High molecular mass bands from the agarose gels stained with Coomassie Blue were cut with a clean razor blade and digested separately with trypsin, using an in-gel tryptic procedure (Shvechenko et al., 1996) at the Centre for research in Mass Spectrometry (York University, Toronto, Canada). The extracted tryptic peptides were dried by a speed vacuum and stored at –20°C (Jacobs et al., 2006). Samples were resuspended in 10 μl of 0.3% trifluoroacetic acid (TFA) and desalted using C₁₈ Ziptips (Millipore). Samples were eluted with 1 μl of α-cyano matrix solution (10 mg/ml in 60% acetonitrite, 0.3% TFA solution) and spotted on a MALDI target plate.

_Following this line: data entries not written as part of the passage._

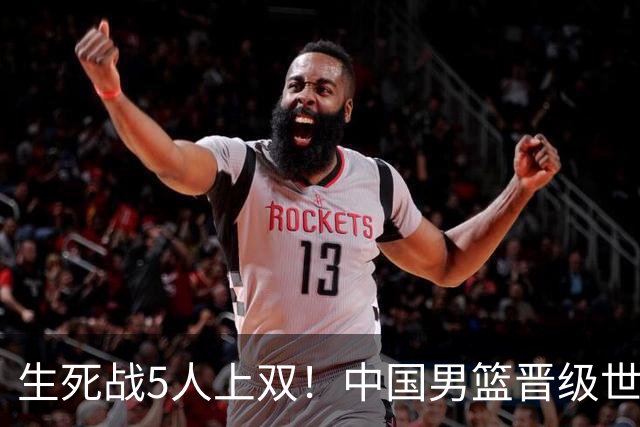 生死战5人上双！中国男篮晋级世预赛第二阶段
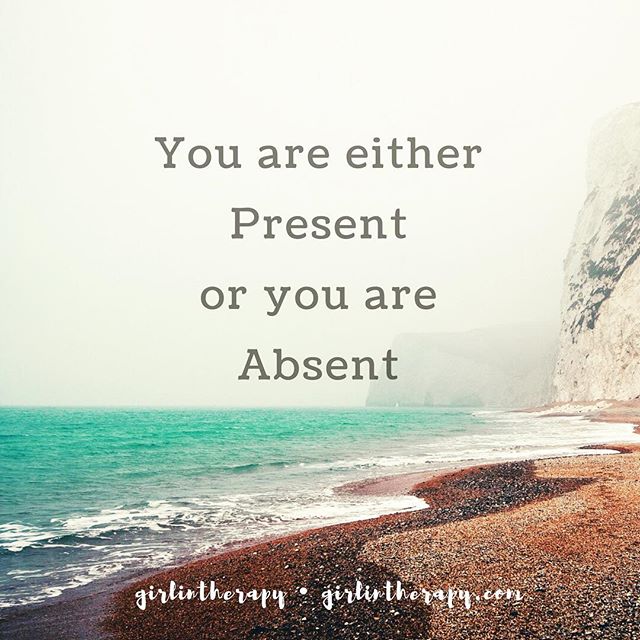 You are either Present or you are Absent - Girl in Therapy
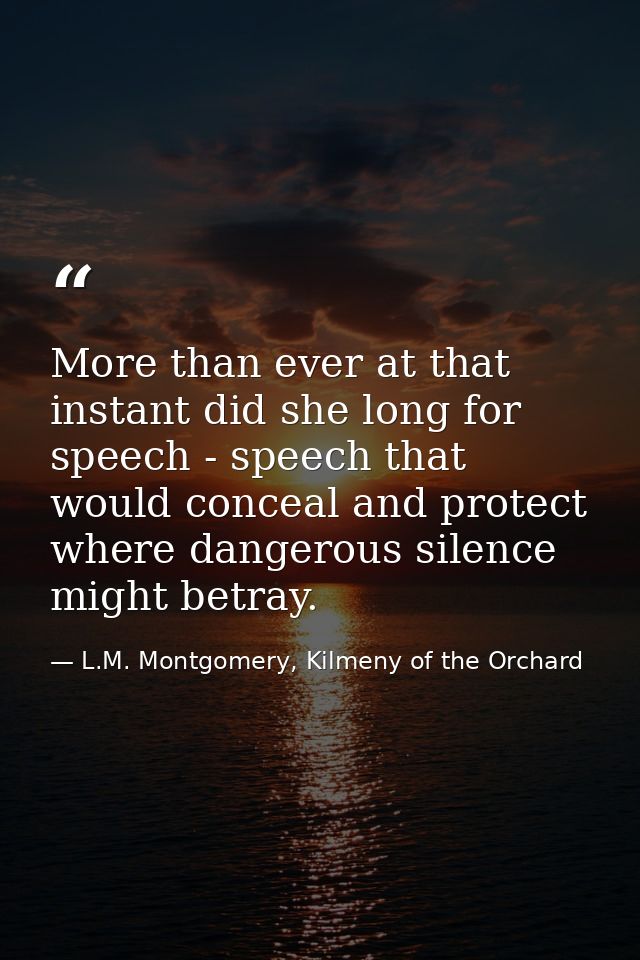 More than ever at that instant did she long for speech - speech that would conceal and protect where dangerous silence m — L.M. Montgomery, Kilmeny of the Orchard
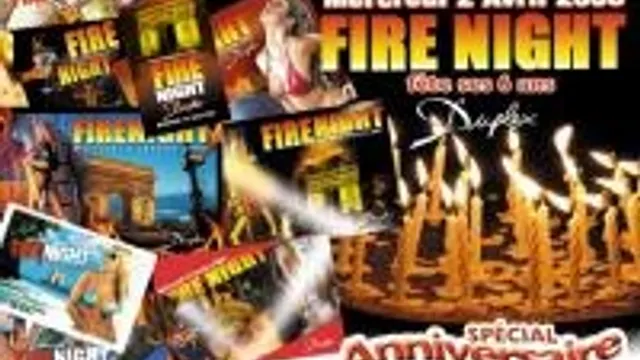 Fire Night Spécial Anniversaire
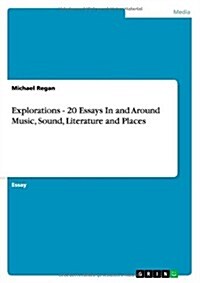 Explorations - 20 Essays in and Around Music, Sound, Literature and Places (Paperback)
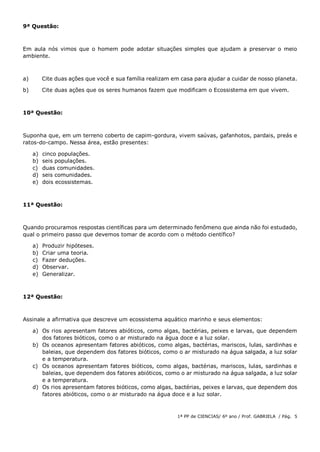 1ª PP de CIENCIAS/ 6º ano / Prof. GABRIELA / Pág. 5
9ª Questão:
Em aula nós vimos que o homem pode adotar situações simples que ajudam a preservar o meio
ambiente.
a) Cite duas ações que você e sua família realizam em casa para ajudar a cuidar de nosso planeta.
b) Cite duas ações que os seres humanos fazem que modificam o Ecossistema em que vivem.
10ª Questão:
Suponha que, em um terreno coberto de capim-gordura, vivem saúvas, gafanhotos, pardais, preás e
ratos-do-campo. Nessa área, estão presentes:
a) cinco populações.
b) seis populações.
c) duas comunidades.
d) seis comunidades.
e) dois ecossistemas.
11ª Questão:
Quando procuramos respostas científicas para um determinado fenômeno que ainda não foi estudado,
qual o primeiro passo que devemos tomar de acordo com o método científico?
a) Produzir hipóteses.
b) Criar uma teoria.
c) Fazer deduções.
d) Observar.
e) Generalizar.
12ª Questão:
Assinale a afirmativa que descreve um ecossistema aquático marinho e seus elementos:
a) Os rios apresentam fatores abióticos, como algas, bactérias, peixes e larvas, que dependem
dos fatores bióticos, como o ar misturado na água doce e a luz solar.
b) Os oceanos apresentam fatores abióticos, como algas, bactérias, mariscos, lulas, sardinhas e
baleias, que dependem dos fatores bióticos, como o ar misturado na água salgada, a luz solar
e a temperatura.
c) Os oceanos apresentam fatores bióticos, como algas, bactérias, mariscos, lulas, sardinhas e
baleias, que dependem dos fatores abióticos, como o ar misturado na água salgada, a luz solar
e a temperatura.
d) Os rios apresentam fatores bióticos, como algas, bactérias, peixes e larvas, que dependem dos
fatores abióticos, como o ar misturado na água doce e a luz solar.
 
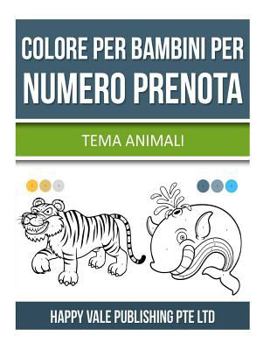 Colore Per Bambini Per Numero Prenota: Tema Animali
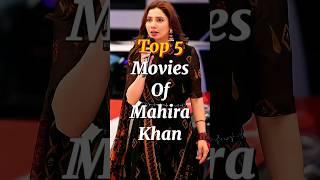 Top 5 Movies Of Mahira Khan 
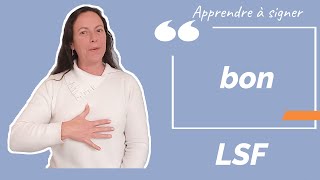 Signer BON en LSF (langue des signes française). Apprendre la LSF par configuration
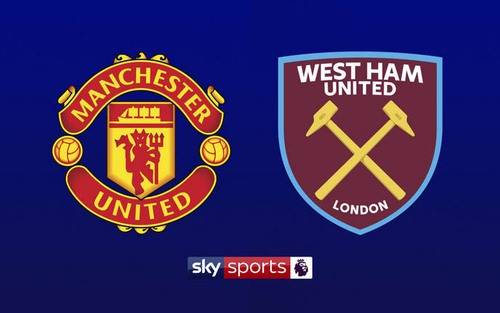 Link xem trực tiếp MU vs West Ham (23h30, 13/04), vòng 34 Ngoại hạng Anh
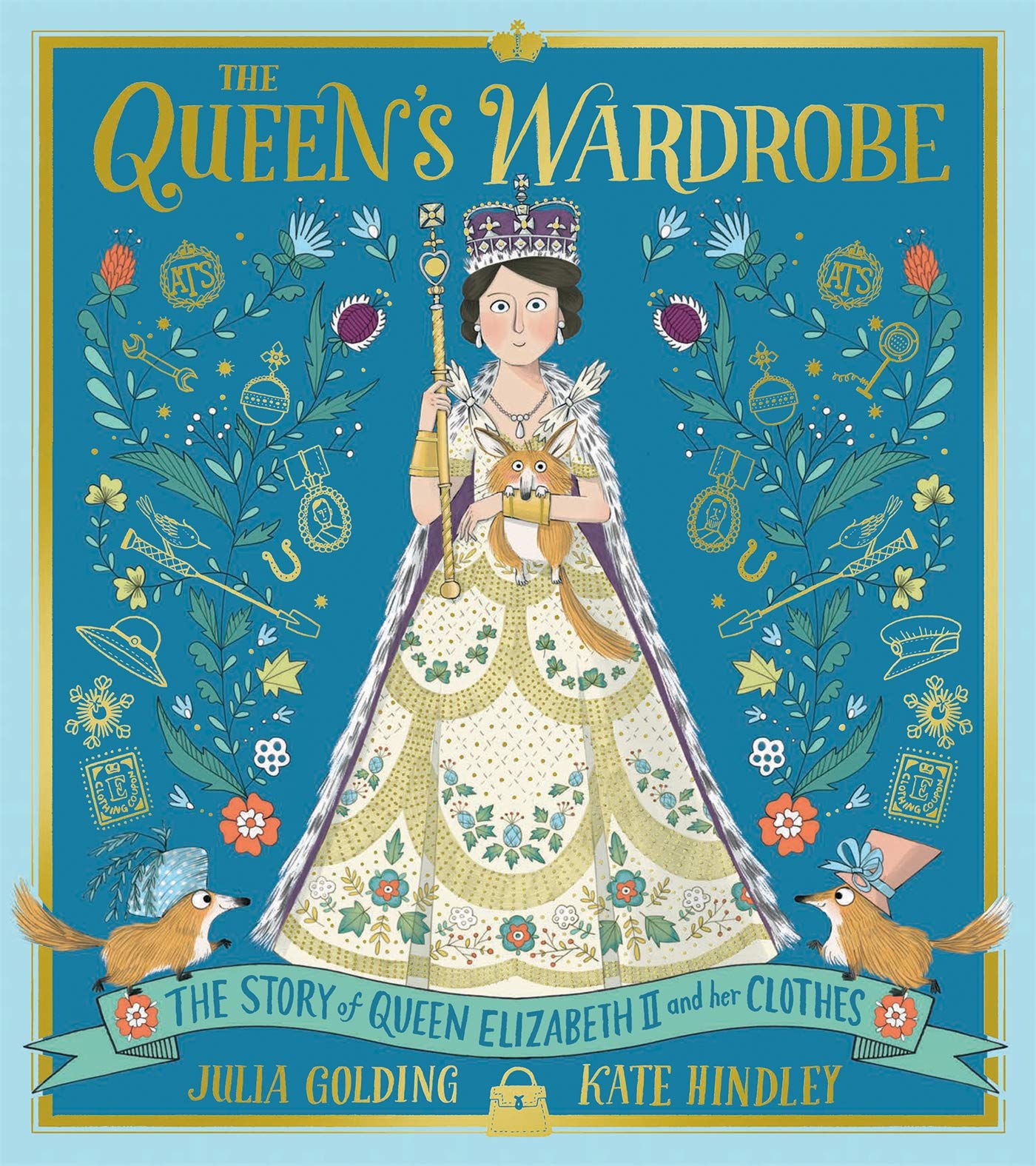 The Queen's Wardrobe: The Story of Queen Elizabeth II and Her Clothes (Kindle Edition)
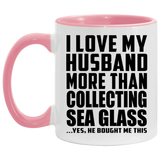 I Love My Husband More Than Collecting Sea Glass - 11oz Accent Mug Pink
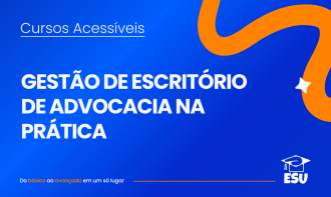 GESTÃO DE ESCRITÓRIO DE ADVOCACIA NA PRÁTICA - ONDE VOCÊ NÃO PODE ERRAR?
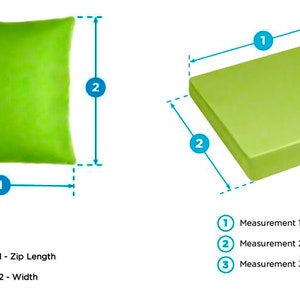 May include: Two green cushions with measurements labeled. The cushion on the left is a square pillow with a zipper on one side. The cushion on the right is a rectangular cushion with a height measurement.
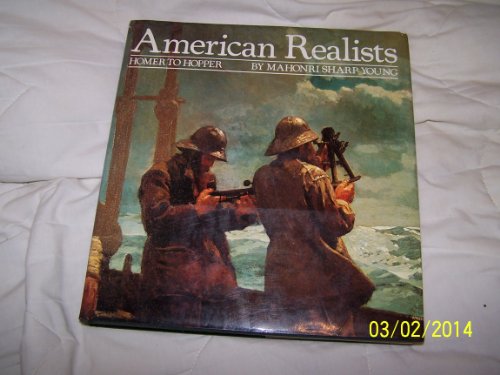 Stock image for American Realists, Homer to Hopper for sale by ThriftBooks-Dallas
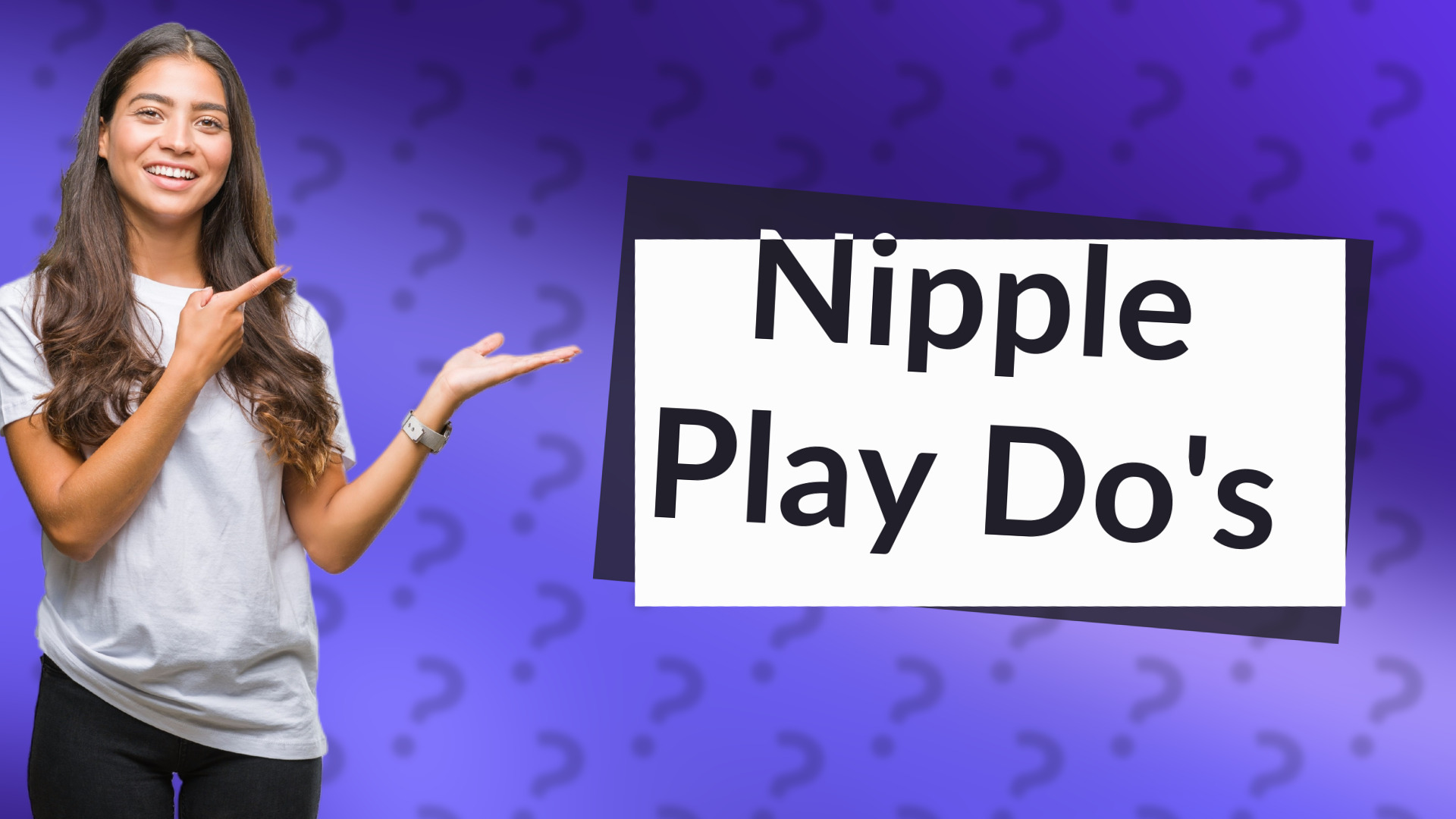Nipple Play Do's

Mass spectrometry analysis (MS) was performed on a QSTAR XL (AB/Sciex) instrument with a MALDI source. The most intense peaks from the MS scans were chosen for fragmentation by tandem MS (MS/MS analysis). The MS/MS scans were searched against a non-redundant NCBI database of eukaryote sequences using MASCOT (Matrix Science). The peptides matched gi/91076016 from Tribolium castaneum with a score of 61. This sequence, when aligned using NCBI's BLAST algorithm, matched the protein titin from various organisms, including Drosophila.

We thank Michael Zastrow (The Johns Hopkins University School of Medicine) for communicating his results on C. elegans prior to their publication. Many thanks and gratitude to Anne and Barrie Coukell (York University) and Peter Adhihetty (York University) for helping with the western blots and for many useful discussions and suggestions on gels and westerns, and for giving us the rat soleus muscle. We are grateful to Robert L. S. Perry (York University) for help and guidance with ECL, and for use of some reagents for ECL visualization of the westerns. Many thanks to Leroi DeSouza (Centre for Research in Mass Spectrometry, Toronto, Canada) for doing the MS analysis and for helpful discussions on the MS scans and their interpretation. The work was supported in part by grants from the Canadian Natural Sciences and Engineering Council to A.F., from the March of Dimes to D.J.A. and from the National Science Foundation (MCB-0445182) to K.M.J. and by an Ontario Graduate Scholarship to L.F.